The new part is a cross between the 5203 and the 5206, with the former's 16-bit data bus and small, 100-lead package and the latter's tiny 512-byte instruction cache, on-chip RAM, and peripherals. As such, the 5204 is configured as an inexpensive, entry-level chip, somewhat like IBM's newest PowerPC 401GF (*see* **100802.PDF**) or IDT's R3041 MIPS processor, with integration. Apart from some 386SX chips and Motorola's paleolithic but dirt-cheap 68EC000, there aren't many 32-bit CPUs available for less than \$10. The 33-MHz 5204 will easily outpace a 25-MHz 'EC000 but won't keep up with a 50-MHz 401GF. For designers with an attachment to the 68K seeking moderate performance, easy integration, and a bargain-basement price, the 5204 makes a good first choice.
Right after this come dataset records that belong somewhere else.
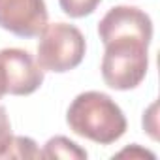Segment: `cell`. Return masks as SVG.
Here are the masks:
<instances>
[{
    "mask_svg": "<svg viewBox=\"0 0 160 160\" xmlns=\"http://www.w3.org/2000/svg\"><path fill=\"white\" fill-rule=\"evenodd\" d=\"M66 122L70 130L98 145H111L126 132V117L111 96L100 91L77 94L68 111Z\"/></svg>",
    "mask_w": 160,
    "mask_h": 160,
    "instance_id": "1",
    "label": "cell"
},
{
    "mask_svg": "<svg viewBox=\"0 0 160 160\" xmlns=\"http://www.w3.org/2000/svg\"><path fill=\"white\" fill-rule=\"evenodd\" d=\"M102 79L109 89L130 91L141 85L149 70V43L138 38H115L104 43Z\"/></svg>",
    "mask_w": 160,
    "mask_h": 160,
    "instance_id": "2",
    "label": "cell"
},
{
    "mask_svg": "<svg viewBox=\"0 0 160 160\" xmlns=\"http://www.w3.org/2000/svg\"><path fill=\"white\" fill-rule=\"evenodd\" d=\"M85 51V36L75 25L47 23L40 34L36 62L43 72L64 73L83 62Z\"/></svg>",
    "mask_w": 160,
    "mask_h": 160,
    "instance_id": "3",
    "label": "cell"
},
{
    "mask_svg": "<svg viewBox=\"0 0 160 160\" xmlns=\"http://www.w3.org/2000/svg\"><path fill=\"white\" fill-rule=\"evenodd\" d=\"M0 64L6 75V94L28 96L43 83V70L36 58L19 47H6L0 51Z\"/></svg>",
    "mask_w": 160,
    "mask_h": 160,
    "instance_id": "4",
    "label": "cell"
},
{
    "mask_svg": "<svg viewBox=\"0 0 160 160\" xmlns=\"http://www.w3.org/2000/svg\"><path fill=\"white\" fill-rule=\"evenodd\" d=\"M45 0H0V28L19 38H36L47 25Z\"/></svg>",
    "mask_w": 160,
    "mask_h": 160,
    "instance_id": "5",
    "label": "cell"
},
{
    "mask_svg": "<svg viewBox=\"0 0 160 160\" xmlns=\"http://www.w3.org/2000/svg\"><path fill=\"white\" fill-rule=\"evenodd\" d=\"M98 36L102 43H108L115 38H138L151 43L152 21L136 6H115L100 19Z\"/></svg>",
    "mask_w": 160,
    "mask_h": 160,
    "instance_id": "6",
    "label": "cell"
},
{
    "mask_svg": "<svg viewBox=\"0 0 160 160\" xmlns=\"http://www.w3.org/2000/svg\"><path fill=\"white\" fill-rule=\"evenodd\" d=\"M42 158H64V160H85L87 158V151L81 149L75 141L64 138V136H55L51 138L43 151H42Z\"/></svg>",
    "mask_w": 160,
    "mask_h": 160,
    "instance_id": "7",
    "label": "cell"
},
{
    "mask_svg": "<svg viewBox=\"0 0 160 160\" xmlns=\"http://www.w3.org/2000/svg\"><path fill=\"white\" fill-rule=\"evenodd\" d=\"M6 158H42V151L38 149L36 141L32 138L25 136H13L12 145L6 152Z\"/></svg>",
    "mask_w": 160,
    "mask_h": 160,
    "instance_id": "8",
    "label": "cell"
},
{
    "mask_svg": "<svg viewBox=\"0 0 160 160\" xmlns=\"http://www.w3.org/2000/svg\"><path fill=\"white\" fill-rule=\"evenodd\" d=\"M100 2L102 0H58L60 10L72 19H81L91 15Z\"/></svg>",
    "mask_w": 160,
    "mask_h": 160,
    "instance_id": "9",
    "label": "cell"
},
{
    "mask_svg": "<svg viewBox=\"0 0 160 160\" xmlns=\"http://www.w3.org/2000/svg\"><path fill=\"white\" fill-rule=\"evenodd\" d=\"M12 139H13V134H12V122H10L8 111L4 106H0V158H6Z\"/></svg>",
    "mask_w": 160,
    "mask_h": 160,
    "instance_id": "10",
    "label": "cell"
},
{
    "mask_svg": "<svg viewBox=\"0 0 160 160\" xmlns=\"http://www.w3.org/2000/svg\"><path fill=\"white\" fill-rule=\"evenodd\" d=\"M154 109H156V104H152V106L149 108V111L143 113V128L151 134L152 139H156V134H154V130H156V122H154L156 115H154Z\"/></svg>",
    "mask_w": 160,
    "mask_h": 160,
    "instance_id": "11",
    "label": "cell"
},
{
    "mask_svg": "<svg viewBox=\"0 0 160 160\" xmlns=\"http://www.w3.org/2000/svg\"><path fill=\"white\" fill-rule=\"evenodd\" d=\"M122 156H130V158H154V154L152 152H149V151H145V149H141L139 145H132V147H128V149H124V151H121V152H117V158H122Z\"/></svg>",
    "mask_w": 160,
    "mask_h": 160,
    "instance_id": "12",
    "label": "cell"
},
{
    "mask_svg": "<svg viewBox=\"0 0 160 160\" xmlns=\"http://www.w3.org/2000/svg\"><path fill=\"white\" fill-rule=\"evenodd\" d=\"M6 94V75H4V70H2V64H0V100Z\"/></svg>",
    "mask_w": 160,
    "mask_h": 160,
    "instance_id": "13",
    "label": "cell"
}]
</instances>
### **Bus Interface Keeps Changing**

Unfortunately, hardware compatibility is not among Cold-Fire's virtues. Few of the seven existing ColdFire processors are bus-compatible with any of the others, using different protocols and timings and supporting different transaction types, as Table 2 shows. No two are pin-compatible, even though they are available in similar packages. The 5204 continues this tradition by introducing yet another bus interface.

The 5102, for example, has a synchronous 68040-style

bus; the 5202 and 5203 have a synchronous multiplexed bus; the 5206 has a nonmultiplexed bus; and the 5204 has an asynchronous bus with pseudo-burst capability.

Motorola defined each chip for a particular market niche with different needs regarding hardware compatibility; in the case of the 5204, the bus was designed to lure 68340 users looking for higher performance. The company is considering a single, standardized ColdFire bus, but such a move is still far off and would probably introduce yet another interface into the mix. For the time being, sharing PCB designs among ColdFire projects simply is not an option.

IDT is in exactly the opposite position: it offers no fewer than seven different MIPS-compatible chips with exactly the same bus, package, and pinout. This shrewd tactical maneuver allows the company to attract customers with \$10 chips while promising painless upgrades to \$40 parts that have FPUs, MMUs, and larger caches.

### Practicality Over Glamour for the 1990s

As Motorola's value microprocessor line, ColdFire is doomed to lag the industry's—and even its owner's—advances in architecture and first-run process technology. Like Intel's i960 family, ColdFire will have to survive on second-best fab lines, inexpensive packages, and relatively low-budget marketing, with design decisions driven by cost expediency rather than by high-minded performance concerns.

Even so, Motorola has shown it's not willing to let ColdFire languish from benign neglect. Fulfilling the company's roadmap will involve significant engineering and better process technology than is available today.

Certainly other embedded microprocessor architectures will advance during that time, too, perhaps in similar directions. ARM, MIPS, Hitachi, and others are all projecting rapid performance growth. ColdFire shows no signs of overtaking PowerPC, and that is part of Motorola's plan. The company's strategy calls for maintaining full-on 68K chips at the low end for compatibility, positioning ColdFire in the middle for cost-sensitive users, and letting PowerPC push the front of the performance curve. The 68K market is gravy; those designs were amortized years ago and are selling well. ColdFire chips will be the processors of choice for midrange users and ASIC customers.

All of which means ColdFire could well inherit a large portion of the huge 68K legacy in the years to come. Certainly some portion of that customer base will defect to newer RISC designs for performance reasons. But if Motorola fulfills its plans and keeps pace with industry advances, ColdFire will remain the logical choice for thousands of embedded designers.

At this rate, it appears that ColdFire will hold an even better position in 2001 than it does in 1996: a solid workhorse that garners little glory but gets enough of the winnings to keep coming back for more.